Fabiano Amati torna ad essere un Consigliere Regionale a tutti gli effetti e con tutte le sue prerogative. Ieri la Corte d’Appello di Bari ha sospeso il provvedimento di sospensione dalla carica emesso nella scorsa primavera ai sensi della Legge Severino dopo la condanna di primo grado per abuso d’ufficio e falso. La condanna peraltro è stata confermata, anche se mitigata nella pena a 6 mesi) in secondo grado.
I giudici di Bari hanno accolto le questioni sulla legittimità costituzionale della legge Severino ed hanno sospeso il provvedimento inviando il fascicolo alla Corte Costituzionale.
Erano sei mesi che Fabiano Amati aspettava la pronuncia dei giudici di Bari sul suo ricorso. Ieri è arrivata la pronuncia e da oggi l’avvocato di Fasano torna ad essere nelle sue piene prerogative in attesa che si pronunci la Corte Costituzionale (cosa che sicuramente avverrà dopo la fine della legislatura).
Al tempo stesso c’è anche la possibilità di ricandidarsi, evento che prima della pronuncia gli era preclusa.
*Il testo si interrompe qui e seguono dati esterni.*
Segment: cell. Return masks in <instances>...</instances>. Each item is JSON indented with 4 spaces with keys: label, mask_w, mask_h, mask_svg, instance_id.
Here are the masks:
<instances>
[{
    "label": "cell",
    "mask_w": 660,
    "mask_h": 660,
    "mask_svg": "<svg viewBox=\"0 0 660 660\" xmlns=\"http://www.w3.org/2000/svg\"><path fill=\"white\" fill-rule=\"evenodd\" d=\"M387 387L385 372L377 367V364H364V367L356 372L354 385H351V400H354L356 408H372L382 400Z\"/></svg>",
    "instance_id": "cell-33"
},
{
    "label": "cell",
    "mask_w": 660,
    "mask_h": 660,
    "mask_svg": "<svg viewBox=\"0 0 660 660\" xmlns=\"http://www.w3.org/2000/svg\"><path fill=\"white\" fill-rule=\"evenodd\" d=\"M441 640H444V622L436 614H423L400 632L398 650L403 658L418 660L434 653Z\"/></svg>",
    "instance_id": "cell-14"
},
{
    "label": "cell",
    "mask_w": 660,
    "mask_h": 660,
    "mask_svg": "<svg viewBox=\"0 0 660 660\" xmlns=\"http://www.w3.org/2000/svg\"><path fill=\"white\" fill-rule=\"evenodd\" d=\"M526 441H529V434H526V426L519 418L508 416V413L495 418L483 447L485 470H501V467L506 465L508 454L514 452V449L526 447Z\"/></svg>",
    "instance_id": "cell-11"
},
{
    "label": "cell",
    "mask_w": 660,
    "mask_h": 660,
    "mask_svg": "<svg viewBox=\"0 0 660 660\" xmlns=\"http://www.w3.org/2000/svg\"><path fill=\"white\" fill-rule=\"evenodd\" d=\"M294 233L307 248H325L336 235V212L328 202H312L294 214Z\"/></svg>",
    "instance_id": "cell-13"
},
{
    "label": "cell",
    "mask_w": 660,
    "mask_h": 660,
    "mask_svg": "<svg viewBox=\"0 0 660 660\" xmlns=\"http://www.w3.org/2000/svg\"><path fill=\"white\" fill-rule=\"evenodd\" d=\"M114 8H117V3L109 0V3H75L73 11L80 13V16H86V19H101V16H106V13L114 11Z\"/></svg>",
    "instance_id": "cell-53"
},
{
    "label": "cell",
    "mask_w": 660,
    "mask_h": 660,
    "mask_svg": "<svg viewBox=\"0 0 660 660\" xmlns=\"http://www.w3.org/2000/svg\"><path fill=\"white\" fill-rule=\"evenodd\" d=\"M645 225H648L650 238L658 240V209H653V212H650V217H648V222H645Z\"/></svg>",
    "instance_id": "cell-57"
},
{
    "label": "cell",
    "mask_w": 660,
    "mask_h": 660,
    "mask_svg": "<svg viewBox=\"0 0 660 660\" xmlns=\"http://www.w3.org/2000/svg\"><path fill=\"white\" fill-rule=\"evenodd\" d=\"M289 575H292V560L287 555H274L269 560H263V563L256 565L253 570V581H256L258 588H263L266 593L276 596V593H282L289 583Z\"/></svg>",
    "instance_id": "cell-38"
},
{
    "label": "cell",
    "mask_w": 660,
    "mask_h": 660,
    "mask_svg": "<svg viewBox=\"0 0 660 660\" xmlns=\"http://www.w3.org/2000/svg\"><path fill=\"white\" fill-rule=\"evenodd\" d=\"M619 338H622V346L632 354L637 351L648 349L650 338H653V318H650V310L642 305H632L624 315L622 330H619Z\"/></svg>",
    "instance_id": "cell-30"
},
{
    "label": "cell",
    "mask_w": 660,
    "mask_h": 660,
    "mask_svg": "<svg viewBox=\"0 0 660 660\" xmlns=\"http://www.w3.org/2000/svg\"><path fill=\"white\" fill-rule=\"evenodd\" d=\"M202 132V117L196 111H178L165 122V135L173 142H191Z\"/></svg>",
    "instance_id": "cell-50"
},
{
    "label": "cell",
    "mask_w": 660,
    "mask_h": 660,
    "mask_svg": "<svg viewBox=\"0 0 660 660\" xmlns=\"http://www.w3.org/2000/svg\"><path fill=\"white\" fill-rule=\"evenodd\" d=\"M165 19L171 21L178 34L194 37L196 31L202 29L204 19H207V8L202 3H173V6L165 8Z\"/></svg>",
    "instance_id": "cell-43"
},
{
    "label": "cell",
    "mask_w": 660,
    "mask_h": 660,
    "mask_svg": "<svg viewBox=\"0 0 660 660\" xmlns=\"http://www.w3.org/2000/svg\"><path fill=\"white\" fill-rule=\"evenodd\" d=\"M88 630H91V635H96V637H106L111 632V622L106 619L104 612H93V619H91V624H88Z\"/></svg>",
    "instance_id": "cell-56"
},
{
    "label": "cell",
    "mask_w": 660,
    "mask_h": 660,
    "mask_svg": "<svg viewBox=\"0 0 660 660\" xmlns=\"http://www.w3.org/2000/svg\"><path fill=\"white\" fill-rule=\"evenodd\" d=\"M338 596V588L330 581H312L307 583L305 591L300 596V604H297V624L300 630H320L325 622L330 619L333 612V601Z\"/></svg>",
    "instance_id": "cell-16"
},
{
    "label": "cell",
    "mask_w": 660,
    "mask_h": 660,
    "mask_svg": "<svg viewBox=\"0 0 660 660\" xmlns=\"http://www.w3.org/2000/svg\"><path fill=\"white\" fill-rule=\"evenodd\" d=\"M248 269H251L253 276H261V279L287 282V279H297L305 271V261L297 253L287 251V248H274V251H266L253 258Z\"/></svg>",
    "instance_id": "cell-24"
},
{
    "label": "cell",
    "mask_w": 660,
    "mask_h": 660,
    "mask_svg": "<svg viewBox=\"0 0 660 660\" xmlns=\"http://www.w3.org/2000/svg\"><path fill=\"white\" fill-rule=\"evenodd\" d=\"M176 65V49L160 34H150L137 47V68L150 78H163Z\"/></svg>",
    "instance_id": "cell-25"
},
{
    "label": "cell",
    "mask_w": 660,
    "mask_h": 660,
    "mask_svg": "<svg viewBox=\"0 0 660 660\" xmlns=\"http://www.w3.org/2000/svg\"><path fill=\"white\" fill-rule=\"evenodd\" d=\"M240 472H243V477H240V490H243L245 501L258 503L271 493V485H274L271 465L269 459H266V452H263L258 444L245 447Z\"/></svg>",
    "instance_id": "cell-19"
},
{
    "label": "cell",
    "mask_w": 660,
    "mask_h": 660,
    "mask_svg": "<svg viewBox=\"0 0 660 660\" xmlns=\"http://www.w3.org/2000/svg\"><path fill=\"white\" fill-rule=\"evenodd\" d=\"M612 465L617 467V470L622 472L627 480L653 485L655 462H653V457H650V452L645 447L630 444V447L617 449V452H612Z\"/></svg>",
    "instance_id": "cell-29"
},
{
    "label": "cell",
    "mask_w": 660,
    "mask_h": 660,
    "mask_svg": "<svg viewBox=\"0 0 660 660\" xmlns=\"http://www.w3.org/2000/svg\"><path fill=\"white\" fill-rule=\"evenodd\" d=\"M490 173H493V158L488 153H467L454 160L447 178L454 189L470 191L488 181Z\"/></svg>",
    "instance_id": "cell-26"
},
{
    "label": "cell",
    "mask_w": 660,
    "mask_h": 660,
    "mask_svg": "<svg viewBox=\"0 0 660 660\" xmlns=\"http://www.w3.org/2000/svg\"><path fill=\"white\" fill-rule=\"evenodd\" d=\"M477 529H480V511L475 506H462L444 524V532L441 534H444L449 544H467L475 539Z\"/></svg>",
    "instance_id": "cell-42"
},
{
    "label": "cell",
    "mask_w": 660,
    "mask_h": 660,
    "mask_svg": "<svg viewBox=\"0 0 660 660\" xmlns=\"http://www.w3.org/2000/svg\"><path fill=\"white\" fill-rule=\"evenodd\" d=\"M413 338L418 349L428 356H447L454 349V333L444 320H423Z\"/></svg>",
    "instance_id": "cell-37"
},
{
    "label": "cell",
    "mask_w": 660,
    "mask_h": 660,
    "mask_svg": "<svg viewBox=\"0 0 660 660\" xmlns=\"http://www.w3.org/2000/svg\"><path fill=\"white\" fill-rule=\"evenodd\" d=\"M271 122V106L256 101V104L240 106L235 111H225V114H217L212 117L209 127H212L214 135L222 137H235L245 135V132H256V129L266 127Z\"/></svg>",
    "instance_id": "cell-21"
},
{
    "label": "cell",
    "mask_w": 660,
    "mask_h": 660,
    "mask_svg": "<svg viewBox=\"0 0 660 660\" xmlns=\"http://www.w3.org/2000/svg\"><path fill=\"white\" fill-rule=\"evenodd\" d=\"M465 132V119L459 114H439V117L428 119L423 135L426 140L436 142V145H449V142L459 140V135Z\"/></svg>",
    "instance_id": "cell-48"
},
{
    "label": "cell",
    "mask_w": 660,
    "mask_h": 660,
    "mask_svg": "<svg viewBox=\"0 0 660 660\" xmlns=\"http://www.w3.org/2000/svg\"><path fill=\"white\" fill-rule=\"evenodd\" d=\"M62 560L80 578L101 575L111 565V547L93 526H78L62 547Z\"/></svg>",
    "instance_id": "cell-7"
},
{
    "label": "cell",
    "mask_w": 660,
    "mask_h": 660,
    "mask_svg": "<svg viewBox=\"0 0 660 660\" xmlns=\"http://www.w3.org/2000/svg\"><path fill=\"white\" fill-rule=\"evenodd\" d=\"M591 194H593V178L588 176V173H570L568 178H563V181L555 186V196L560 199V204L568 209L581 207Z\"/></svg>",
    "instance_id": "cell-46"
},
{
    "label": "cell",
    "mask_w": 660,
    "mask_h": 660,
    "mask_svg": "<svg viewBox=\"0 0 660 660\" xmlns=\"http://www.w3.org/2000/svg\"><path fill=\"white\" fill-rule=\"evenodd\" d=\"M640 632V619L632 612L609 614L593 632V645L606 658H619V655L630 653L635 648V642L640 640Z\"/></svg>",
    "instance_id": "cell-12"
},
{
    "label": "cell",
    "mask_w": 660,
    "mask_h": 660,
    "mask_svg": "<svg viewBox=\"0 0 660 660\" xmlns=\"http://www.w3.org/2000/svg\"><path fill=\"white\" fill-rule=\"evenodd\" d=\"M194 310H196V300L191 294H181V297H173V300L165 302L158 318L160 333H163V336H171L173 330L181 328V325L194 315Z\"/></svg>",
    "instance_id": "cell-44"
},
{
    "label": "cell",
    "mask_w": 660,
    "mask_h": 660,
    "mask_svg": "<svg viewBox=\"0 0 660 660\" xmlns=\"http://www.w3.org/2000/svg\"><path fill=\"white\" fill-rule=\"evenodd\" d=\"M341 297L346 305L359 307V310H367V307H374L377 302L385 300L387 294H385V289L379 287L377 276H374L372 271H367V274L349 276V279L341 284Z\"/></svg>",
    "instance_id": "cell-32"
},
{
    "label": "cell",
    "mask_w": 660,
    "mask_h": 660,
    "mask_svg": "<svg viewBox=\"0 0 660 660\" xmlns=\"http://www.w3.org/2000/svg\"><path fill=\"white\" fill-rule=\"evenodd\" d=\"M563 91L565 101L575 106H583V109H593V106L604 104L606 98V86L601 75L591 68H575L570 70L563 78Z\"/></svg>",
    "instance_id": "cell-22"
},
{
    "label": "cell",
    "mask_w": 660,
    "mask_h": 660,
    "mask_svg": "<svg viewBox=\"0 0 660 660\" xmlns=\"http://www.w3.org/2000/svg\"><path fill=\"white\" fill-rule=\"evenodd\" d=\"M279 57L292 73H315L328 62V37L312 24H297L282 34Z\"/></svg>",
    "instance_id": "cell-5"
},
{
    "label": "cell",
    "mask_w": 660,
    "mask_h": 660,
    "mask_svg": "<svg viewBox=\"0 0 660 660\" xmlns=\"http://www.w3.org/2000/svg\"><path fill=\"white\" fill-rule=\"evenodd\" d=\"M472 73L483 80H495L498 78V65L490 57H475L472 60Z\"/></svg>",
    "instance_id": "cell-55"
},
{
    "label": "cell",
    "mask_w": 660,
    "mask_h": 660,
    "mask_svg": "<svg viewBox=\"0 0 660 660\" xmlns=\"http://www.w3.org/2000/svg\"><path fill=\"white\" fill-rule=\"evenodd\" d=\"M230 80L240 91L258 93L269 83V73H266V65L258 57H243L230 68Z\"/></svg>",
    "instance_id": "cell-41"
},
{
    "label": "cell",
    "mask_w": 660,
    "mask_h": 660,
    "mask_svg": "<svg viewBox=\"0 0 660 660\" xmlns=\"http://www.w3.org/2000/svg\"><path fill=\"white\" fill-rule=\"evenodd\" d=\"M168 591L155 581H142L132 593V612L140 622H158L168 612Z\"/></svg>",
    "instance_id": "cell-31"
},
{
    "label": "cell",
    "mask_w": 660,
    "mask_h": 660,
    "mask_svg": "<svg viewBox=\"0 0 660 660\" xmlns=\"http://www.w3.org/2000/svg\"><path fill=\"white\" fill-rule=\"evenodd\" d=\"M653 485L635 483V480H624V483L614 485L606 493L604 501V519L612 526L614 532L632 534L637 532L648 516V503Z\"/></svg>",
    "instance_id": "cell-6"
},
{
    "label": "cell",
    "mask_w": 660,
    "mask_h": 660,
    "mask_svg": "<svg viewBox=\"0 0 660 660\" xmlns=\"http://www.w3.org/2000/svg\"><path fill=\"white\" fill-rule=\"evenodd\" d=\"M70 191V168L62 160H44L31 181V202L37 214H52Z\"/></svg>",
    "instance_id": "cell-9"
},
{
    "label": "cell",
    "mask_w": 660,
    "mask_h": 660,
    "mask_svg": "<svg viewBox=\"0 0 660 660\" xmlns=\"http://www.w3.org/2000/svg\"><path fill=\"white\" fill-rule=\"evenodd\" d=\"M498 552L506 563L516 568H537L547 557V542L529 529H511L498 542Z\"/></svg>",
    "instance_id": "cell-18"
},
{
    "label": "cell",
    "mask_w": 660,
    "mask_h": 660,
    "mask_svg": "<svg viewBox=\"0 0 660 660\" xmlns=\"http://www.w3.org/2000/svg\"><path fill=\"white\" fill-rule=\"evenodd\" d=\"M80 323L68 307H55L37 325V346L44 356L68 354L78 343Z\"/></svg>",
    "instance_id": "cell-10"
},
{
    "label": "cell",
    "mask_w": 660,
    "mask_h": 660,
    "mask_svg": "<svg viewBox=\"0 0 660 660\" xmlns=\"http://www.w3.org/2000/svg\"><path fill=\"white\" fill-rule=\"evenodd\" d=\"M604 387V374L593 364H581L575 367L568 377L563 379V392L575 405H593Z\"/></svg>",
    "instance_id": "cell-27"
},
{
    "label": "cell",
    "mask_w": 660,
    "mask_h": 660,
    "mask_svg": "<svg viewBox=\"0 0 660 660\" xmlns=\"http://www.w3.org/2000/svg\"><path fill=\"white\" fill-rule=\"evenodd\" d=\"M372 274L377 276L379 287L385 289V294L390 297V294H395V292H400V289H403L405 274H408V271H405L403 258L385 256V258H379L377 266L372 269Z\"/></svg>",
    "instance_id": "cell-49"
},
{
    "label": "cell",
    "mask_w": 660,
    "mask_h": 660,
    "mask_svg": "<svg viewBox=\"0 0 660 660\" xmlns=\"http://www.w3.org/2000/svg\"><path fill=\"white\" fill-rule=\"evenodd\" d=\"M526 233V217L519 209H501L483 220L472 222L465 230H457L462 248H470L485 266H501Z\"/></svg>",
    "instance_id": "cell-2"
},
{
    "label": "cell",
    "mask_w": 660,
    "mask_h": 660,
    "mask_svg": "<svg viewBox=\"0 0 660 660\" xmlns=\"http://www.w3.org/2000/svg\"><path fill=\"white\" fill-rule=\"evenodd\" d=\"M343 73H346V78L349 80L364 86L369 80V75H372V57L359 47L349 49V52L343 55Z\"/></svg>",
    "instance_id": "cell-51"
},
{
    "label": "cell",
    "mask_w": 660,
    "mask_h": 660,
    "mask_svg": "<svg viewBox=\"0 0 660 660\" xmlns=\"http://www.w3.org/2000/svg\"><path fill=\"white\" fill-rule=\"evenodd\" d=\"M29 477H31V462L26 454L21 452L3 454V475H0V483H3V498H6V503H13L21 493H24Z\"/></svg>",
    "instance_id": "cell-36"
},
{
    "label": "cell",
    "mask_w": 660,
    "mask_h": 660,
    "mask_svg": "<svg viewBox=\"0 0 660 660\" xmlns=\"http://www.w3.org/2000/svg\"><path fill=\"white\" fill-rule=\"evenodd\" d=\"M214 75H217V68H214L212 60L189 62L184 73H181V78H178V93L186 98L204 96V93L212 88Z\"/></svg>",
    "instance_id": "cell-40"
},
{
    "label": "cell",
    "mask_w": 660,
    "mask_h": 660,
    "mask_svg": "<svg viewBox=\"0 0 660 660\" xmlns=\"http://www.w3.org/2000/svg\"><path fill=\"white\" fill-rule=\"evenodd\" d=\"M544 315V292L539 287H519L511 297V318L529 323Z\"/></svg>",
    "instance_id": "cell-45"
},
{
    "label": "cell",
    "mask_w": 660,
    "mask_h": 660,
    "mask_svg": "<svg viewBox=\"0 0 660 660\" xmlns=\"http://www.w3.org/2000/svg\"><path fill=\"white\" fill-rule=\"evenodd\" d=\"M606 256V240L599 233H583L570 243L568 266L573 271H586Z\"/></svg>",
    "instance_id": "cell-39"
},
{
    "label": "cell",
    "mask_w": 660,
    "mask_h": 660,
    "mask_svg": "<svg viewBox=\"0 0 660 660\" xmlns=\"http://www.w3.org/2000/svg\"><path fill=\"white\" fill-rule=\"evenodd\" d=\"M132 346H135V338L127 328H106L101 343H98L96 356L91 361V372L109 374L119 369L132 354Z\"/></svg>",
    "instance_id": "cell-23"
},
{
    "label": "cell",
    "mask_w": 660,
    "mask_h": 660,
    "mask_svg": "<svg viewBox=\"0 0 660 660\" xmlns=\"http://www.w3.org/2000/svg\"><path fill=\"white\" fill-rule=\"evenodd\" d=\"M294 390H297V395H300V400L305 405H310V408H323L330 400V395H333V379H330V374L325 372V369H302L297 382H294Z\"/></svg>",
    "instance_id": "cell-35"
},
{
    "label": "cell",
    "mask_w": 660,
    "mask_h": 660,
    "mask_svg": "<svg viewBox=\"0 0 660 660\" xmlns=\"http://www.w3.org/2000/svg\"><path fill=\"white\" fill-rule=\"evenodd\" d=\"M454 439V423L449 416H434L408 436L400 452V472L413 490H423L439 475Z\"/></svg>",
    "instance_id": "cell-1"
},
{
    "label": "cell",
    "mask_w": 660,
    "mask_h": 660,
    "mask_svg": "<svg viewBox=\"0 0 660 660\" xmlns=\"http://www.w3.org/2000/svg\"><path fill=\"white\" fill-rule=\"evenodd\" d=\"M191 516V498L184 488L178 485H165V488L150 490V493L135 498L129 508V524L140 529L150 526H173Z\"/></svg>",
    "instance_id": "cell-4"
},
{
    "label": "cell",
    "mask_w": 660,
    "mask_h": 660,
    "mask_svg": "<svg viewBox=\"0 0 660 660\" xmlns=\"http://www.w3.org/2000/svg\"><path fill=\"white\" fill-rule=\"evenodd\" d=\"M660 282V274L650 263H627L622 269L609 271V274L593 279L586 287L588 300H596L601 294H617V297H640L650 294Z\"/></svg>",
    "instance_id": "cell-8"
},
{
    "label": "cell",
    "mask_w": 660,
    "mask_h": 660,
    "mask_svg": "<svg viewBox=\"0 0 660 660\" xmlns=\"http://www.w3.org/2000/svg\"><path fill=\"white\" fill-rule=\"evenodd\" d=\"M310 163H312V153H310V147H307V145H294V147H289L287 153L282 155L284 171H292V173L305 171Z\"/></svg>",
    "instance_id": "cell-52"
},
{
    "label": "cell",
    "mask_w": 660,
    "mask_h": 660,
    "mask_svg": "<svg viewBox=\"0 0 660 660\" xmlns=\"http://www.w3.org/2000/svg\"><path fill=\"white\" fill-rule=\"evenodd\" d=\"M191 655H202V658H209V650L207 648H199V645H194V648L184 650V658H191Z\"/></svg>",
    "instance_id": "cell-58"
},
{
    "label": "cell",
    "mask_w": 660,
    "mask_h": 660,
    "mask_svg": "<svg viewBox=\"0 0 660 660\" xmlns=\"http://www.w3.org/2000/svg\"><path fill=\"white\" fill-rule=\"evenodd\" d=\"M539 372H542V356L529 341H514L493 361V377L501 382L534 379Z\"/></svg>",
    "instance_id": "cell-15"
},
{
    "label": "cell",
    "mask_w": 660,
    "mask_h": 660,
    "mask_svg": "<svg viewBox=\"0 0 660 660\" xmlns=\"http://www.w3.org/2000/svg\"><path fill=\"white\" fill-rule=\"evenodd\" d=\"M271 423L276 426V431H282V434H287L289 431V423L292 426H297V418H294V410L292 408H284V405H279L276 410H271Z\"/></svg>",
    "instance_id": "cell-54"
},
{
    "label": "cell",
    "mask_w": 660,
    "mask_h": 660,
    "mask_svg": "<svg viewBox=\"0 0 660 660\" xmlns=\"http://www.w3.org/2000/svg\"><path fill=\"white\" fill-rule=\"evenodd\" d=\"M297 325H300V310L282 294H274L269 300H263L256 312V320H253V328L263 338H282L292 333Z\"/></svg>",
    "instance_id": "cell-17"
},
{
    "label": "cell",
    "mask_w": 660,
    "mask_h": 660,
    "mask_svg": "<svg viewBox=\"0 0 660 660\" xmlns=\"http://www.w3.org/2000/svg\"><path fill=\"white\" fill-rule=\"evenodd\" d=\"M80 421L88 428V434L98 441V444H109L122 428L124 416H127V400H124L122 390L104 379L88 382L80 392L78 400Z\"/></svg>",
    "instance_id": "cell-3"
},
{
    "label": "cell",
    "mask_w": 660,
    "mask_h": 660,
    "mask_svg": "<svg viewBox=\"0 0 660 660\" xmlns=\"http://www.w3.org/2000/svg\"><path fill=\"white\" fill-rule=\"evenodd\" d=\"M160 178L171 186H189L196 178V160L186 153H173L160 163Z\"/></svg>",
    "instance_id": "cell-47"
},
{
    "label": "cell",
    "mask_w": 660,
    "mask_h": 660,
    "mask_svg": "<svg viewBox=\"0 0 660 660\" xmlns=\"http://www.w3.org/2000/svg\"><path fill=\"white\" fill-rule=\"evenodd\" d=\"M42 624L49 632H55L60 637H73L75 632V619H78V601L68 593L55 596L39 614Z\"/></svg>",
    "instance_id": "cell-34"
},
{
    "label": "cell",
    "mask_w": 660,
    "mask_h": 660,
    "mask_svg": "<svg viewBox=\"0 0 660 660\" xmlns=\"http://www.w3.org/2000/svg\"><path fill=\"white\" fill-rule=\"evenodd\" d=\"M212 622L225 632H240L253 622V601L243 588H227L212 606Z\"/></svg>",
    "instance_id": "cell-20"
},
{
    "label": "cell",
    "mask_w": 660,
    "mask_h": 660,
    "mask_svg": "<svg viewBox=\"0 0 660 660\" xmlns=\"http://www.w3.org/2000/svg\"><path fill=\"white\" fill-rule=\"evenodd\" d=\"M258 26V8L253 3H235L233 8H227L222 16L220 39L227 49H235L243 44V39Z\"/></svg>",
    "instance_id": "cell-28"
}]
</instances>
“Ho espresso in tempi non sospetti, anche nell’aula consiliare, le mie riserve e le mie perplessità sulla ‘Legge Severino’, – ha commentato il consigliere regionale di Forza Italia Maurizio Friolo – in particolare sulla evidente disparità di trattamento tra figure istituzionali determinata dalla sua applicazione. E piena solidarietà al collega Fabiano Amati, costretto a lasciare il consiglio regionale in una fase cruciale del mandato, con possibili ripercussioni e pesanti incognite sulla sua carriera politica. Per questo, l’accoglimento da parte della prima sezione civile della Corte di Appello di Bari del ricorso da lui presentato contro la sospensione dall’incarico dopo una condanna per una lontana vicenda amministrativa, non ancora definitiva, è una notizia che conferma le mie opinioni al riguardo, in attesa della pronuncia della Corte Costituzionale. Al collega Amati auguro quindi buon rientro a tempo pieno al suo lavoro e al suo ruolo, dopo l’amarezza provata negli ultimi mesi, e di portare il proprio contribuito costruttivo anche in questa ultima parentesi di legislatura”.